Job
Carry on writing the Azure Document Intelligence feedback loop write-up from the point where it ends, before the data.

Page extract
-----
# Azure Document Intelligence Custom Template User Feedback Loop Experiment

This experiment demonstrates how to replicate the functionality of the [Azure AI Document Intelligence](https://learn.microsoft.com/en-GB/azure/ai-services/document-intelligence/overview) Studio custom model training process to showcase how to create a user feedback loop for improving the quality of document processing results.

This notebook showcases a more interactive user feedback experience, enabling a user to draw over an uploaded, analyzed document to provide feedback on the quality of results by highlighting incorrect or missing information with corrections. This implementation could be replicated in any client application using your chosen framework capabilities.

The goal is to showcase how a feedback mechanism can be implemented to allow the developers of custom models in Azure AI Document Intelligence to collect feedback from users to improve the model with the ability to retrain.

> **Note**: This notebook provides _one_ potential approach to user interaction, and can be interpreted in many ways based on your use case.
-----
Source excerpt
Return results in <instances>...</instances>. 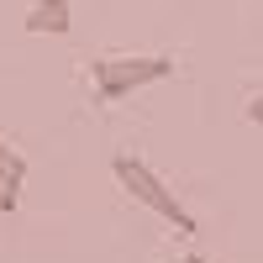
-----
Exercise answer
## Pre-requisites

> **Note**: Before continuing, please ensure that the [`Deploy-Infrastructure.ps1`](./Deploy-Infrastructure.ps1) script has been run to deploy the required infrastructure to Azure. This includes the Azure AI Document Intelligence resource and the Azure Storage account for creating a custom model.

This notebook uses [Dev Containers](https://code.visualstudio.com/docs/remote/containers) to ensure that all the required dependencies are available in a consistent local development environment.

The following are required to run this notebook:

- [Visual Studio Code](https://code.visualstudio.com/)
- [Docker Desktop](https://www.docker.com/products/docker-desktop)
- [Remote - Containers extension for Visual Studio Code](https://marketplace.visualstudio.com/items?itemName=ms-vscode-remote.remote-containers)

> **Note**: The Dev Container is pre-configured with the required dependencies and extensions. You can run this notebook outside of a Dev Container, but you will need to manually install the required dependencies including Poppler, Tesseract, and OpenCV.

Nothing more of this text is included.